The inverse form of the hyperbolic tangent function is called the inverse hyperbolic tangent function.
$\large \tanh^{-1}{x} \,=\, \dfrac{1}{2} \, \log_{e}{\Bigg(\dfrac{1+x}{1-x}\Bigg)}$
The hyperbolic tangent function is defined in mathematics as the ratio of subtraction to summation of negative and positive natural exponential functions. The inverse form of the hyperbolic tangent function is in logarithmic function form and it can be derived from the hyperbolic tangent function in mathematics.
$x$ and $y$ are two literals. The value of $x$ is equal to the hyperbolic tangent of $y$.
$x = \tanh{y}$
Therefore, the value of $y$ is equal to the inverse hyperbolic tangent of $x$.
$y = \tanh^{-1}{x}$
So, the relation between them can be written in mathematics as follows.
$x = \tanh{y} \,\,\Leftrightarrow \,\, y = \tanh^{-1}{x}$
Express hyperbolic tangent of $y$ in terms of natural exponential functions.
$x = \dfrac{e^y-e^{-y}}{e^y+e^{-y}}$
Simplify the exponential algebraic equation to express the equation in terms of $x$ and also to eliminate the $y$ from the equation.

What you have to do:
Can you reproduce, word for word, the part of the inverse hyperbolic tangent text starting with "The inverse form of the hyperbolic tangent function is called" and going on through "function in mathematics."? The lines that come next aren't needed for anything here.

Data extract:
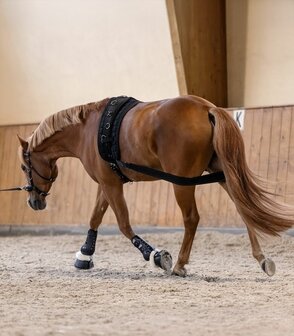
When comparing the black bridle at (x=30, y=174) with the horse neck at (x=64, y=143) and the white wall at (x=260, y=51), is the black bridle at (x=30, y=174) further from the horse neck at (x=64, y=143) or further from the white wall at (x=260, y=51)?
the white wall at (x=260, y=51)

The completed task:
The inverse form of the hyperbolic tangent function is called the inverse hyperbolic tangent function.
$\large \tanh^{-1}{x} \,=\, \dfrac{1}{2} \, \log_{e}{\Bigg(\dfrac{1+x}{1-x}\Bigg)}$
The hyperbolic tangent function is defined in mathematics as the ratio of subtraction to summation of negative and positive natural exponential functions. The inverse form of the hyperbolic tangent function is in logarithmic function form and it can be derived from the hyperbolic tangent function in mathematics.